Stable Diffusion Autoencoder encoding for image semantic similarity or other visual tasks

Hi All,

Has anyone tried using the encoding form stable diffusion VAE (vae.encode) for any other tasks? I tried using it for semantically similar image lookup. Results seem quite random. I tested it on sample of mini imagenet dataset. I understand that the main job of autoencoder is image compression, however since the VAE image encoding is aligned with clip text encoding, and acts as the latent representation for the diffusion model. It seems to me it might be a good starting point for semantic similarity comparisons.

On the contrary when I use the ViT encoding results are so much better. Would love to hear thoughts/pointers from others.


I have not tried this, however, like you said, the VAE’s primary goal is compression. When looking at the latents they are typically human recognizable what their content is which suggests to me they are primarily compressing lower level features like textures over higher level features like a person who is the main subject of an image as typical at least the outline of the person is still visible in the latents.

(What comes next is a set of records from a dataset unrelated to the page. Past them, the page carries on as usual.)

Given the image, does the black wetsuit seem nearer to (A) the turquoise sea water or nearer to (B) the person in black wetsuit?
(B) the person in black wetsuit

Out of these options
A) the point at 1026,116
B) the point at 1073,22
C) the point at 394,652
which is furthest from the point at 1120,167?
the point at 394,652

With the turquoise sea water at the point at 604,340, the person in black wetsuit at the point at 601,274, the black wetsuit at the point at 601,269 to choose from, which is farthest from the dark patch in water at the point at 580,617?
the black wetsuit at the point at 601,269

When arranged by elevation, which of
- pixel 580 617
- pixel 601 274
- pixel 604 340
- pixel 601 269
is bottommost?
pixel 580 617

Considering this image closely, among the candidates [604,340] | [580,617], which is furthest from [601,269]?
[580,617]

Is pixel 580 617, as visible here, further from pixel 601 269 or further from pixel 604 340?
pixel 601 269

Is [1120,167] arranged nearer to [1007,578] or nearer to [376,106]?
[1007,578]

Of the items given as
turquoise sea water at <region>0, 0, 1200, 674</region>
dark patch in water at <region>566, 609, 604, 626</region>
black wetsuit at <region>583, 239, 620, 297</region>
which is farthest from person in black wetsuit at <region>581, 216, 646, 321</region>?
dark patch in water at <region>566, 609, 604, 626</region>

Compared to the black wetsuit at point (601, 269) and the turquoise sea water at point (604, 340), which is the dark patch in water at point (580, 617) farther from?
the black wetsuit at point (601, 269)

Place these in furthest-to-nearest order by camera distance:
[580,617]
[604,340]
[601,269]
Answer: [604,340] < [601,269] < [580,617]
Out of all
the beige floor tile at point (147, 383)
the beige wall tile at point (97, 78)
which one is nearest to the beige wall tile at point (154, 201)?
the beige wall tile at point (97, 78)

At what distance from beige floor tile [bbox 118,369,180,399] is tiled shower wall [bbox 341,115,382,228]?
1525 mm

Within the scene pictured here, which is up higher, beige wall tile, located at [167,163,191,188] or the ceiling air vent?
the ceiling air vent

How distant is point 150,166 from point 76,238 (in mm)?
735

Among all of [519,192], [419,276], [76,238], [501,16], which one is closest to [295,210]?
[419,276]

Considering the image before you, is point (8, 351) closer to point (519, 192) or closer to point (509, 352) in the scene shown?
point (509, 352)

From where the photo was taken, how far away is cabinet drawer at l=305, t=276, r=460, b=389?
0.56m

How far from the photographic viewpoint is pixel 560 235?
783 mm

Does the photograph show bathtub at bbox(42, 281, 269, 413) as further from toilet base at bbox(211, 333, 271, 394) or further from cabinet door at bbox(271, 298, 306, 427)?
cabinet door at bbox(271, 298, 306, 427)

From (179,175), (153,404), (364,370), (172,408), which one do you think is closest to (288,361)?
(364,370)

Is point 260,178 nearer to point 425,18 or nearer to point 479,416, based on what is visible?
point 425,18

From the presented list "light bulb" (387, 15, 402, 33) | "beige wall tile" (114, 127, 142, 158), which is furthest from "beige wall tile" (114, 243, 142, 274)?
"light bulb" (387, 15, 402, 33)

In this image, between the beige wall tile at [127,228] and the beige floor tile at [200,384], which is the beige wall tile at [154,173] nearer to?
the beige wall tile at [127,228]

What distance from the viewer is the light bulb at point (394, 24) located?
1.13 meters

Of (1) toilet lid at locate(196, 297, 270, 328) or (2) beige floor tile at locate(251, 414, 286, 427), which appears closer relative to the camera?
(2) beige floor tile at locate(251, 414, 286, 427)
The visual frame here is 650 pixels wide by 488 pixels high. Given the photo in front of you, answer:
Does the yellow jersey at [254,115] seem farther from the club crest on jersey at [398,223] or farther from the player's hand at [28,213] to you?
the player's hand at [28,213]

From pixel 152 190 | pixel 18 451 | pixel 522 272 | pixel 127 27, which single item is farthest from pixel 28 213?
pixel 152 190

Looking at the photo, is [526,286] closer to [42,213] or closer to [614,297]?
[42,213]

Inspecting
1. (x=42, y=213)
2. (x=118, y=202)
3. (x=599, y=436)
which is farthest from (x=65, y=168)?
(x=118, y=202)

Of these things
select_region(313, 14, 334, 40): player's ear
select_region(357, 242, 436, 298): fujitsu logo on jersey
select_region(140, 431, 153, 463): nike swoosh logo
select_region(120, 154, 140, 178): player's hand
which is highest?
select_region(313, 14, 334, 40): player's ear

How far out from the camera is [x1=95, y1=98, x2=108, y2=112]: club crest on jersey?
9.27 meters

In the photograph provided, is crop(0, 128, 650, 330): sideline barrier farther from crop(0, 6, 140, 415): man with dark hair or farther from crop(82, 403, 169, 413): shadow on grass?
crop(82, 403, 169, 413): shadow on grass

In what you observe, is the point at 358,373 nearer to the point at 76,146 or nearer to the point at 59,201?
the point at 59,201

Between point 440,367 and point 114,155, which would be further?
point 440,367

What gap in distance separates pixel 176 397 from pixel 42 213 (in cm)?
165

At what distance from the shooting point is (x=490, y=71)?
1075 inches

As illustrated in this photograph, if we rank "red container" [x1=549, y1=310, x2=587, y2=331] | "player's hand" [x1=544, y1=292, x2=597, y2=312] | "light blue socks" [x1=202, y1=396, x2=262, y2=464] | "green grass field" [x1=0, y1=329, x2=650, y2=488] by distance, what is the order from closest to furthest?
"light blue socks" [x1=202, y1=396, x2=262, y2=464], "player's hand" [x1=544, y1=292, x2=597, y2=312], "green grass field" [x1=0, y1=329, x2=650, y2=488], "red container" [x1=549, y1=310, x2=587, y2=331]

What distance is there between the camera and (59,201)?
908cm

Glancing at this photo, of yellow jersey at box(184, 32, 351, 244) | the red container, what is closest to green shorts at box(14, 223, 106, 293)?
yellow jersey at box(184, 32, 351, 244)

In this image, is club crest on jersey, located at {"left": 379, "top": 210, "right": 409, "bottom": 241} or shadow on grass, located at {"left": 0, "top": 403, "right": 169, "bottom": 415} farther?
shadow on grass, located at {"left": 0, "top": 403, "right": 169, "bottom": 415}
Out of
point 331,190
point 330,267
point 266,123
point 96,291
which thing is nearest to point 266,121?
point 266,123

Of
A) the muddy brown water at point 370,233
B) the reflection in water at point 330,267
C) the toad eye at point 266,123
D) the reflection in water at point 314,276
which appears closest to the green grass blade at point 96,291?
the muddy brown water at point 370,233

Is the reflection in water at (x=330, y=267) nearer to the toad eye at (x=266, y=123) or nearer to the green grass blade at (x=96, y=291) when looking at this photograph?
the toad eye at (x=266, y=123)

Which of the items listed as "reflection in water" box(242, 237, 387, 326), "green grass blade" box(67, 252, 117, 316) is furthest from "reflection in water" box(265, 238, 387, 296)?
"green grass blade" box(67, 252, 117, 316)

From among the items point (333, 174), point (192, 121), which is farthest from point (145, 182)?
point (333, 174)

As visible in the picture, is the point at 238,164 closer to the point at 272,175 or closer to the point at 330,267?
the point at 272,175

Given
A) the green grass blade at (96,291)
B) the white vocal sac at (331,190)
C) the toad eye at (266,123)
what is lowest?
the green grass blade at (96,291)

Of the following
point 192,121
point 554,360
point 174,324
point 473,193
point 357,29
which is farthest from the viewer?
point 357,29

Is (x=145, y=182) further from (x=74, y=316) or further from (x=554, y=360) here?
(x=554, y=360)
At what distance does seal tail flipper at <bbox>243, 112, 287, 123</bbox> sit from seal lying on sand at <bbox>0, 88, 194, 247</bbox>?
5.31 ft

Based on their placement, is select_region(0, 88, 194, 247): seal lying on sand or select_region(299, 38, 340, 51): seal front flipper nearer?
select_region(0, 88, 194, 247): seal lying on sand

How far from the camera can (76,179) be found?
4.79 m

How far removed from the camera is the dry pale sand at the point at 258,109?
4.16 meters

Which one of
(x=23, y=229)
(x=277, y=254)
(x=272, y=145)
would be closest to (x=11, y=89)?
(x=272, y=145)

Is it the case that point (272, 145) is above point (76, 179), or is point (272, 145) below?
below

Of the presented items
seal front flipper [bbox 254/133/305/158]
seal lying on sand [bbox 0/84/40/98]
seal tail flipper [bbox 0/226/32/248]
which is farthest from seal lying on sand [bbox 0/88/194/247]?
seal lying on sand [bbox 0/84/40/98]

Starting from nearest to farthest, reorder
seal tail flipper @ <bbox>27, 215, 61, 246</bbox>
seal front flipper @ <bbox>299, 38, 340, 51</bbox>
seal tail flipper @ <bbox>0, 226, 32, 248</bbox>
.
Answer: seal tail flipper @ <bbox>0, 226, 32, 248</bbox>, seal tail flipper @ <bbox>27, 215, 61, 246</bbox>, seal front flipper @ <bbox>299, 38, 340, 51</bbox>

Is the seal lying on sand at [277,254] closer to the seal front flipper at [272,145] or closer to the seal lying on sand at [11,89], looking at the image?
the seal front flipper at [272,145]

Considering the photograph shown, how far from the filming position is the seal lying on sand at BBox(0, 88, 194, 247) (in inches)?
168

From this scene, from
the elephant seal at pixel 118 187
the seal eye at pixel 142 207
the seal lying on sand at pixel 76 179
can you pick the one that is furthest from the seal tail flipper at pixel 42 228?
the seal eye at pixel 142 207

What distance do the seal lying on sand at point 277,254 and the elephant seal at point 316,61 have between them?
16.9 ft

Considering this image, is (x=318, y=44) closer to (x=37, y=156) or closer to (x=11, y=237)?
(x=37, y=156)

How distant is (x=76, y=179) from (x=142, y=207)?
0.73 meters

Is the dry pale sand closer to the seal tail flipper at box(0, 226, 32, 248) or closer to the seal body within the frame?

I believe the Stable Diffusion VAE was trained independently of the UNET which is where the CLIP alignment takes place. I think the bottleneck of the UNET would likely contain a better semantic representation than the VAE latents, though I suspect it won’t be as good as a model originally trained for classification.

1 Like

Thank you. Update here is that I have been able to get good results for image similarity by using both of these encoders:

  1. CLIP models image encoding (which is aligned with the CLIP models text encoding, forcing the image encoder to capture the semantic representation of images.
  2. Dino (ViT) from FB research.

You are right the AE is just converting between latent space and Image space, and is mostly optimized for perceptual compression and not for semantic representation.

Thank you for engaging, helped me get a better understanding.

1 Like

No problem. Yes, those are better choices for semantic representations used for semantic similarity search. I believe that Dino V2 outperformed the latest CLIP models according to the Dino V2 paper for classification tasks which should translate pretty well for semantic similarity. I have done a reasonable amount of experimentation with some of the previous generation CLIP models circa early to mid 2022 and was both amazed in some cases, but disappointed in others. I don’t believe the domain I was interested in was well represented in the CLIP dataset and it did not perform that well . In the Dino V2 paper they talked about being intentional about making their dataset diverse and representative rather than just throwing everything in the dataset, trying to help it more to be more generalized. After doing some limited initial testing with DinoV2 it seemed to do a better job than CLIP with my dataset.